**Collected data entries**
=-=-=-=-=

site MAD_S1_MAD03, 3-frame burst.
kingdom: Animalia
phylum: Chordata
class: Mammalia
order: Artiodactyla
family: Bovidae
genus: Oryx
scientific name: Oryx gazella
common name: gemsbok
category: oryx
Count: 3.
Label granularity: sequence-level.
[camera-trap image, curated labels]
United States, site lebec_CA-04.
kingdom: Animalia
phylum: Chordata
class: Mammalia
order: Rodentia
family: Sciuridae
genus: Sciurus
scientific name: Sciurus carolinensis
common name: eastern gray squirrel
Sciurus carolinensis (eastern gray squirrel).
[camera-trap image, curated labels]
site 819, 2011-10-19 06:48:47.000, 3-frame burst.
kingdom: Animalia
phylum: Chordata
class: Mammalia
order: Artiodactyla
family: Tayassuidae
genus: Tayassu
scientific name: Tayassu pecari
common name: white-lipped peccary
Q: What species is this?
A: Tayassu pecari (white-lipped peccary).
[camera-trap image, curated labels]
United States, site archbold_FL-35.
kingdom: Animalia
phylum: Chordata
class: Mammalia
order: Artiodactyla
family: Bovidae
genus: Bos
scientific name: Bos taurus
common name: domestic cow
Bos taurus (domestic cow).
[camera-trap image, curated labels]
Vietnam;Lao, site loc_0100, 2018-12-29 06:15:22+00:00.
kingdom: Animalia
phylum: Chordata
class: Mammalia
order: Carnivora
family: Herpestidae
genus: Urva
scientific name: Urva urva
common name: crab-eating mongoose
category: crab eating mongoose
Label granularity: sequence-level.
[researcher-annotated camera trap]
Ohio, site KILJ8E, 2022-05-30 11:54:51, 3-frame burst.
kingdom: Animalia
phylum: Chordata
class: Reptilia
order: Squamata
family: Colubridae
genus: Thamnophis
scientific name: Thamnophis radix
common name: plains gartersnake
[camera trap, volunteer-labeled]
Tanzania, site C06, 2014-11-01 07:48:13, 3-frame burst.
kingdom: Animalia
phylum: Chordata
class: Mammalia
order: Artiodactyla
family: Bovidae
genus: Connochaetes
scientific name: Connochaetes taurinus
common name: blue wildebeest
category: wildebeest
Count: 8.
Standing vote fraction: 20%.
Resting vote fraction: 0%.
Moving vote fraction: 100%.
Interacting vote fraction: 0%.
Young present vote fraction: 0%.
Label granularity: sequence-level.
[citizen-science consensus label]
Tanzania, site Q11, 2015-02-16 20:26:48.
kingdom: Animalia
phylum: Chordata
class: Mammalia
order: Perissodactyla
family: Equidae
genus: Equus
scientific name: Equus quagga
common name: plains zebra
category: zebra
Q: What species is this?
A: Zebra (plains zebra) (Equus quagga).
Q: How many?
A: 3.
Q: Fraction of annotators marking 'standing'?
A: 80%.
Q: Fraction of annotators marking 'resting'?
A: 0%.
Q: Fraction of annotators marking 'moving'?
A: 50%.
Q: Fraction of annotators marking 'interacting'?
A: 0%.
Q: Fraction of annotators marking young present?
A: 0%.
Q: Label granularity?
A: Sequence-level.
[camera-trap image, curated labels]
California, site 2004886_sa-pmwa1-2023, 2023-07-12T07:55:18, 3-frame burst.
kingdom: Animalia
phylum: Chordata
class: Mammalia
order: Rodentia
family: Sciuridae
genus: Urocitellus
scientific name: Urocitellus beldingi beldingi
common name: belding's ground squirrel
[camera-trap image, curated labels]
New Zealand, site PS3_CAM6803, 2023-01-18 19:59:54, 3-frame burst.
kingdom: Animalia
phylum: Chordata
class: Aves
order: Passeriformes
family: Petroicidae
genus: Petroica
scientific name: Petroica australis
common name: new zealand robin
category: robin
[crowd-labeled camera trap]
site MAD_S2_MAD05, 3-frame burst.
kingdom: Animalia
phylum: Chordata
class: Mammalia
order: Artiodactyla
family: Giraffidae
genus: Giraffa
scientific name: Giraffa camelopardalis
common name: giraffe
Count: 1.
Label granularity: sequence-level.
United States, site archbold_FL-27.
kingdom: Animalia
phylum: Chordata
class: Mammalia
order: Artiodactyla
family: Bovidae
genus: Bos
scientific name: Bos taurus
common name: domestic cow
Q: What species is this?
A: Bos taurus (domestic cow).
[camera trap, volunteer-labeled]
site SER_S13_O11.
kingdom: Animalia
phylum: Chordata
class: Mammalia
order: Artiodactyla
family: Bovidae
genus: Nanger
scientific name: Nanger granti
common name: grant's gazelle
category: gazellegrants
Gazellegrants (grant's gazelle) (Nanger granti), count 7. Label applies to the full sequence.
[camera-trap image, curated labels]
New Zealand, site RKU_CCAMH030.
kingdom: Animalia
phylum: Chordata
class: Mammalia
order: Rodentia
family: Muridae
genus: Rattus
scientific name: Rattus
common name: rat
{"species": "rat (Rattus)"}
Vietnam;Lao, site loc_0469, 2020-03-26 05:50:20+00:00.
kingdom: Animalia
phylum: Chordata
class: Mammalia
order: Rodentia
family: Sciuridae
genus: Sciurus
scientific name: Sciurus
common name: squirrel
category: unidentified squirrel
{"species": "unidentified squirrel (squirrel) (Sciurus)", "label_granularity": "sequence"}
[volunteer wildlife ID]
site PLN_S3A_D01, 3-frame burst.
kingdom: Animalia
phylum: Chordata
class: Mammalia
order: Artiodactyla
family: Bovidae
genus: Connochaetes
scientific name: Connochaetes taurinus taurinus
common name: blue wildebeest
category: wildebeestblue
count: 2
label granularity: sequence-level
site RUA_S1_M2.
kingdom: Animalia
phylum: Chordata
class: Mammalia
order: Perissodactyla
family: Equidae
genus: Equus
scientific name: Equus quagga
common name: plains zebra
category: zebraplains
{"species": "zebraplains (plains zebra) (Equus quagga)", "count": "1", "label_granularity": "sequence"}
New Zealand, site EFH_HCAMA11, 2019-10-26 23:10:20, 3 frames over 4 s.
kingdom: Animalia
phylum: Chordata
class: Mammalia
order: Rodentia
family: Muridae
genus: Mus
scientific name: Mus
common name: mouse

=-=-=-=-=

**ACTIVITY**
Exactly reproduce every line of the records.

**ANSWER TO THIS TASK**
site MAD_S1_MAD03, 3-frame burst.
kingdom: Animalia
phylum: Chordata
class: Mammalia
order: Artiodactyla
family: Bovidae
genus: Oryx
scientific name: Oryx gazella
common name: gemsbok
category: oryx
Count: 3.
Label granularity: sequence-level.
[camera-trap image, curated labels]
United States, site lebec_CA-04.
kingdom: Animalia
phylum: Chordata
class: Mammalia
order: Rodentia
family: Sciuridae
genus: Sciurus
scientific name: Sciurus carolinensis
common name: eastern gray squirrel
Sciurus carolinensis (eastern gray squirrel).
[camera-trap image, curated labels]
site 819, 2011-10-19 06:48:47.000, 3-frame burst.
kingdom: Animalia
phylum: Chordata
class: Mammalia
order: Artiodactyla
family: Tayassuidae
genus: Tayassu
scientific name: Tayassu pecari
common name: white-lipped peccary
Q: What species is this?
A: Tayassu pecari (white-lipped peccary).
[camera-trap image, curated labels]
United States, site archbold_FL-35.
kingdom: Animalia
phylum: Chordata
class: Mammalia
order: Artiodactyla
family: Bovidae
genus: Bos
scientific name: Bos taurus
common name: domestic cow
Bos taurus (domestic cow).
[camera-trap image, curated labels]
Vietnam;Lao, site loc_0100, 2018-12-29 06:15:22+00:00.
kingdom: Animalia
phylum: Chordata
class: Mammalia
order: Carnivora
family: Herpestidae
genus: Urva
scientific name: Urva urva
common name: crab-eating mongoose
category: crab eating mongoose
Label granularity: sequence-level.
[researcher-annotated camera trap]
Ohio, site KILJ8E, 2022-05-30 11:54:51, 3-frame burst.
kingdom: Animalia
phylum: Chordata
class: Reptilia
order: Squamata
family: Colubridae
genus: Thamnophis
scientific name: Thamnophis radix
common name: plains gartersnake
[camera trap, volunteer-labeled]
Tanzania, site C06, 2014-11-01 07:48:13, 3-frame burst.
kingdom: Animalia
phylum: Chordata
class: Mammalia
order: Artiodactyla
family: Bovidae
genus: Connochaetes
scientific name: Connochaetes taurinus
common name: blue wildebeest
category: wildebeest
Count: 8.
Standing vote fraction: 20%.
Resting vote fraction: 0%.
Moving vote fraction: 100%.
Interacting vote fraction: 0%.
Young present vote fraction: 0%.
Label granularity: sequence-level.
[citizen-science consensus label]
Tanzania, site Q11, 2015-02-16 20:26:48.
kingdom: Animalia
phylum: Chordata
class: Mammalia
order: Perissodactyla
family: Equidae
genus: Equus
scientific name: Equus quagga
common name: plains zebra
category: zebra
Q: What species is this?
A: Zebra (plains zebra) (Equus quagga).
Q: How many?
A: 3.
Q: Fraction of annotators marking 'standing'?
A: 80%.
Q: Fraction of annotators marking 'resting'?
A: 0%.
Q: Fraction of annotators marking 'moving'?
A: 50%.
Q: Fraction of annotators marking 'interacting'?
A: 0%.
Q: Fraction of annotators marking young present?
A: 0%.
Q: Label granularity?
A: Sequence-level.
[camera-trap image, curated labels]
California, site 2004886_sa-pmwa1-2023, 2023-07-12T07:55:18, 3-frame burst.
kingdom: Animalia
phylum: Chordata
class: Mammalia
order: Rodentia
family: Sciuridae
genus: Urocitellus
scientific name: Urocitellus beldingi beldingi
common name: belding's ground squirrel
[camera-trap image, curated labels]
New Zealand, site PS3_CAM6803, 2023-01-18 19:59:54, 3-frame burst.
kingdom: Animalia
phylum: Chordata
class: Aves
order: Passeriformes
family: Petroicidae
genus: Petroica
scientific name: Petroica australis
common name: new zealand robin
category: robin
[crowd-labeled camera trap]
site MAD_S2_MAD05, 3-frame burst.
kingdom: Animalia
phylum: Chordata
class: Mammalia
order: Artiodactyla
family: Giraffidae
genus: Giraffa
scientific name: Giraffa camelopardalis
common name: giraffe
Count: 1.
Label granularity: sequence-level.
United States, site archbold_FL-27.
kingdom: Animalia
phylum: Chordata
class: Mammalia
order: Artiodactyla
family: Bovidae
genus: Bos
scientific name: Bos taurus
common name: domestic cow
Q: What species is this?
A: Bos taurus (domestic cow).
[camera trap, volunteer-labeled]
site SER_S13_O11.
kingdom: Animalia
phylum: Chordata
class: Mammalia
order: Artiodactyla
family: Bovidae
genus: Nanger
scientific name: Nanger granti
common name: grant's gazelle
category: gazellegrants
Gazellegrants (grant's gazelle) (Nanger granti), count 7. Label applies to the full sequence.
[camera-trap image, curated labels]
New Zealand, site RKU_CCAMH030.
kingdom: Animalia
phylum: Chordata
class: Mammalia
order: Rodentia
family: Muridae
genus: Rattus
scientific name: Rattus
common name: rat
{"species": "rat (Rattus)"}
Vietnam;Lao, site loc_0469, 2020-03-26 05:50:20+00:00.
kingdom: Animalia
phylum: Chordata
class: Mammalia
order: Rodentia
family: Sciuridae
genus: Sciurus
scientific name: Sciurus
common name: squirrel
category: unidentified squirrel
{"species": "unidentified squirrel (squirrel) (Sciurus)", "label_granularity": "sequence"}
[volunteer wildlife ID]
site PLN_S3A_D01, 3-frame burst.
kingdom: Animalia
phylum: Chordata
class: Mammalia
order: Artiodactyla
family: Bovidae
genus: Connochaetes
scientific name: Connochaetes taurinus taurinus
common name: blue wildebeest
category: wildebeestblue
count: 2
label granularity: sequence-level
site RUA_S1_M2.
kingdom: Animalia
phylum: Chordata
class: Mammalia
order: Perissodactyla
family: Equidae
genus: Equus
scientific name: Equus quagga
common name: plains zebra
category: zebraplains
{"species": "zebraplains (plains zebra) (Equus quagga)", "count": "1", "label_granularity": "sequence"}
New Zealand, site EFH_HCAMA11, 2019-10-26 23:10:20, 3 frames over 4 s.
kingdom: Animalia
phylum: Chordata
class: Mammalia
order: Rodentia
family: Muridae
genus: Mus
scientific name: Mus
common name: mouse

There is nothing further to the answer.